*** Document text

That tells me that your pack is well balanced, and that the charger is set for a bit too low a top voltage, or the MiniBMS is factory set for a bit too high a max cell voltage. That's fine. 

One day, though, as cell balance drifts, the MiniBMS will shut off the charger, and you probably won't ever notice. (That's one of the beauties of a BMS.)


----------



## dladd (Jun 1, 2011)

Elithion said:


> That tells me that your pack is well balanced, and that the charger is set for a bit too low a top voltage, or the MiniBMS is factory set for a bit too high a max cell voltage. That's fine.
> 
> One day, though, as cell balance drifts, the MiniBMS will shut off the charger, and you probably won't ever notice. (That's one of the beauties of a BMS.)

******

Set tasks:
**a)** In the MiniBMS forum thread, what will the MiniBMS one day do as balance drifts?
**b)** Write what comes next in the MiniBMS forum thread, starting after its final line.
The listing after the MiniBMS forum thread has no connection to it.

*** Supplied material

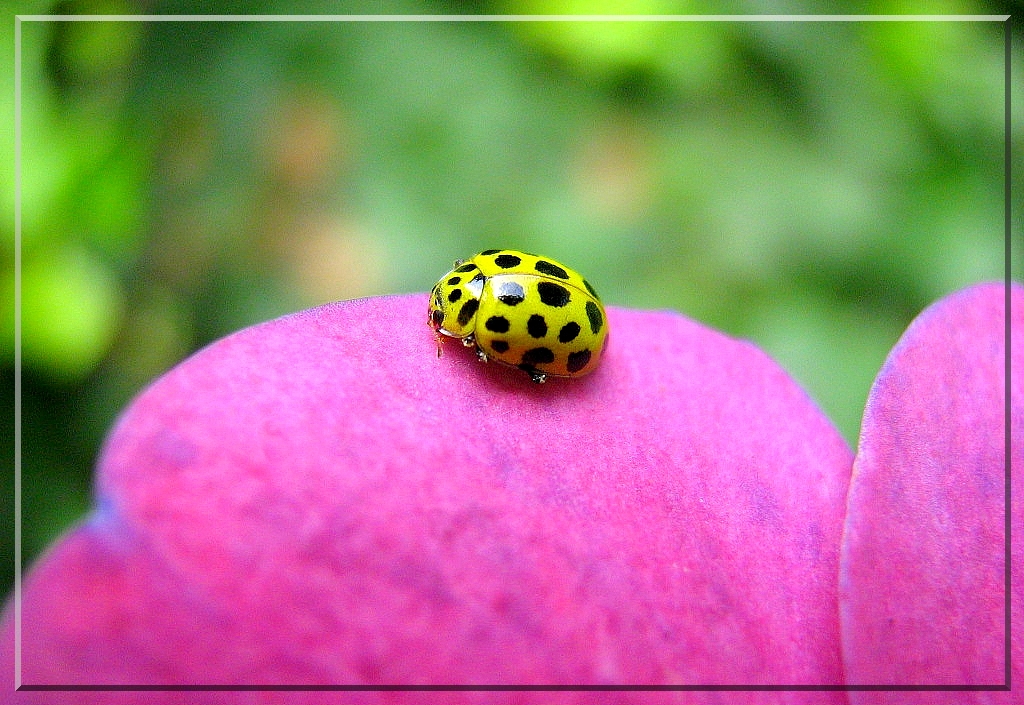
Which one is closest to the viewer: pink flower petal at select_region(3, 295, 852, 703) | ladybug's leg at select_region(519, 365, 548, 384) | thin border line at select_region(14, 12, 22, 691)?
pink flower petal at select_region(3, 295, 852, 703)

******

Responses for each task:
**a)** It will shut off the charger.

**b)**
Yeah, with my top balanced pack, MiniBMS set to kill the charger at 3.6v, and a charger set to 3.5vpc (168v for a 48 cell pack) I've never had the MiniBMS shut down the charger except for when the BMS lost 12v power. That's in over a year and 10k miles. With the new charger I plan to continue with charging to 3.5vpc, so I don't expect it to behave any different. The relay is just a backup safeguard.

good to hear the SSR on one of the two 220v lines is good enough. On further inspection, it turns out that the one that I have in the car already is rated at 40a not 15a, so I'm good to go! sweet.


----------



## tomofreno (Mar 3, 2009)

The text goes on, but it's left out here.